I have chaperoned field trips in the past, but they were all short ones. I have led trips for my after school program, but those all stayed on campus. I have taken kids multiple places, but never in such a large group, to such a large PUBLIC venue.

I started my day with one of my parents not showing up, so I scurried around to change all of my plans. All of the things I packed for each of my children had to be changed so that another parent could step in at the last minute.

Somehow, we made it on the bus and were on our way. I brought extra crackers, and bottles of water for each child, and boy did they come in handy!!!

We started off our morning by looking at giant pumpkins, and lots and lots of vegetables. We even answered a list of questions, earning all of the children lollipops. Needless to say, that was a highlight for the children. :) While we were eating the lollipops we saw an elephant walking into an arena. The children screamed with joy and begged to go see. We watched the "Beulah's Birthday Bash" in the arena, and all of the students wanted a chance to play with Beulah. It was so cute. Rather than playing with the elephant we went and fed all of the animals at the petting zoo.

If anyone needs to know how to make a quarter worth of the animal feed last between 15 and 20 students....just ask. (It's about 3 or 4 pellets per child.)  Considering most of the feed fell to the floor because the students screamed any time an animal came toward them to eat, it was good they weren't wasting it all. We headed back towards lunch and checked out a few more buildings like the "poultry" building.

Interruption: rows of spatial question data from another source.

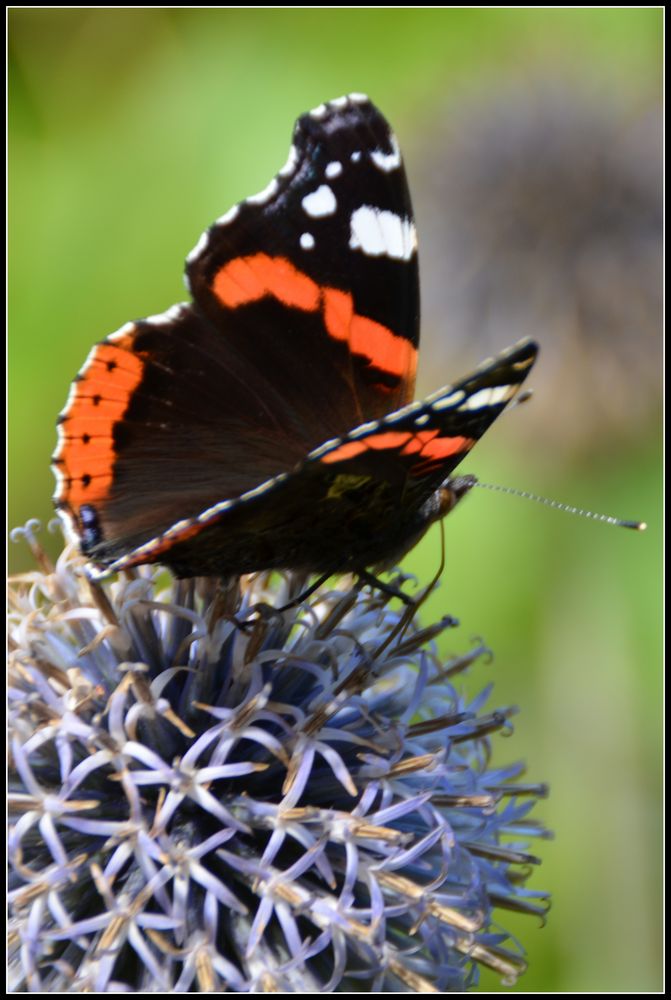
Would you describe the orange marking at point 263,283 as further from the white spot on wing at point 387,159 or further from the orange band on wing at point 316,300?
the white spot on wing at point 387,159

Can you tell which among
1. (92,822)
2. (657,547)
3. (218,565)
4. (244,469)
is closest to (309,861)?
(92,822)

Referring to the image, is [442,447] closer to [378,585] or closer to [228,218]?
[378,585]

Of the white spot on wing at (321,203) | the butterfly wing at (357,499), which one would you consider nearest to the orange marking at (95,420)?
the butterfly wing at (357,499)

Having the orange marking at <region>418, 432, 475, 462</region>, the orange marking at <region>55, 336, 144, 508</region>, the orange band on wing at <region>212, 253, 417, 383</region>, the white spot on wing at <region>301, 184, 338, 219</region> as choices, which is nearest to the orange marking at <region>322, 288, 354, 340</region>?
the orange band on wing at <region>212, 253, 417, 383</region>

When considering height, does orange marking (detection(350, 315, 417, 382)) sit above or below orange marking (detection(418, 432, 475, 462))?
above

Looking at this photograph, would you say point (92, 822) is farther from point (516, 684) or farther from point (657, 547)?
point (657, 547)

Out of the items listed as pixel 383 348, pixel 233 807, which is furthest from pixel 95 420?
pixel 233 807

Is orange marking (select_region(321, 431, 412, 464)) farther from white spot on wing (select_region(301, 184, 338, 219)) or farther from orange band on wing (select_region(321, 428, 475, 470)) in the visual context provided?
white spot on wing (select_region(301, 184, 338, 219))
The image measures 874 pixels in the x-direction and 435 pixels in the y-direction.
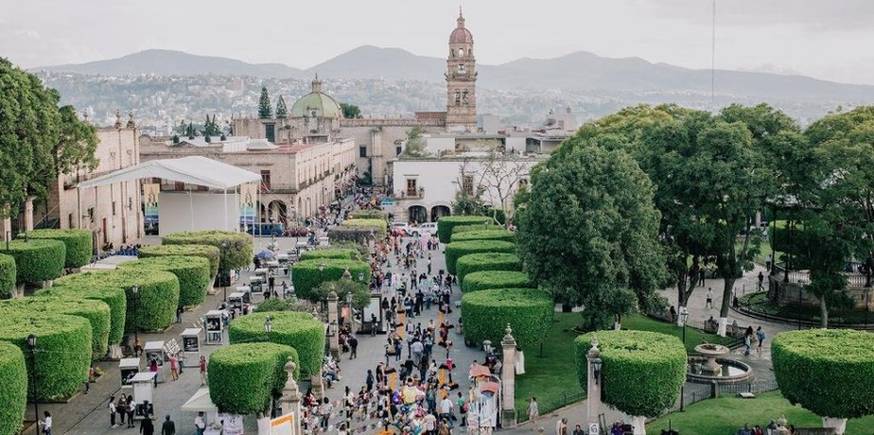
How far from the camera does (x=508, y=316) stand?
1328 inches

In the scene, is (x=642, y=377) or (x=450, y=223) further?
(x=450, y=223)

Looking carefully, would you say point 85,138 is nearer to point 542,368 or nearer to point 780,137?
point 542,368

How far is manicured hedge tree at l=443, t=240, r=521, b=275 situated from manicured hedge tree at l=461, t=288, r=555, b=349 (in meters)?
12.2

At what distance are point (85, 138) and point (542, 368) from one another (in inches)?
1245

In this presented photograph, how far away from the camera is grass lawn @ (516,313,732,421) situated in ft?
101

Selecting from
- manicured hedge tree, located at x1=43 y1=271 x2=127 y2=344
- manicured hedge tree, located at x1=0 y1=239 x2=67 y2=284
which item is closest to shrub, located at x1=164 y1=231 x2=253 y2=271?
manicured hedge tree, located at x1=0 y1=239 x2=67 y2=284

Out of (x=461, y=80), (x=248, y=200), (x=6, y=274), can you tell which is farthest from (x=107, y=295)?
(x=461, y=80)

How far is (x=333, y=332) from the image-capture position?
36031mm

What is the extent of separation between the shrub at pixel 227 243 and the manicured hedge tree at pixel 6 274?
10653mm

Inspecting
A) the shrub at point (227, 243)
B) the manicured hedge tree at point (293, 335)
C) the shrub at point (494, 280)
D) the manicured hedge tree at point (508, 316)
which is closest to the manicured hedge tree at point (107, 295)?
the manicured hedge tree at point (293, 335)

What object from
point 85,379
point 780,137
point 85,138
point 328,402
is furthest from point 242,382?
point 85,138

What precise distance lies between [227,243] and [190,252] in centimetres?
413

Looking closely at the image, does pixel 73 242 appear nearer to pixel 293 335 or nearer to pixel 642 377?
pixel 293 335

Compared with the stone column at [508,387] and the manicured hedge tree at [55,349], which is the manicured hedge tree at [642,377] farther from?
the manicured hedge tree at [55,349]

I said to my children "We are going to go look at some chickens!" Super enthusiastically of course to keep them entertained, I might have included a little jig to jump start them along. One of my girls looks to me and starts whining "But I don't want to see these chickens, I want to see real chicken, like the kind you eat." I didn't want to completely ruin her day by telling her that live chickens and chicken nuggets are the same thing, only one is dead. She will find out eventually.....ruining her morning didn't seem like that time. :)

We headed over for lunch and enjoyed some time of just relaxing. Well, I might have enjoyed more of that time than the children, but it was definitely needed. After lunch it was only 45 minutes until we needed to be back on the bus, lunch was definitely a good point of the day! :)

With more walking around, looking at sheep, and cows, and pigs, and bunny rabbits, and horses and more sheep, the children were happy!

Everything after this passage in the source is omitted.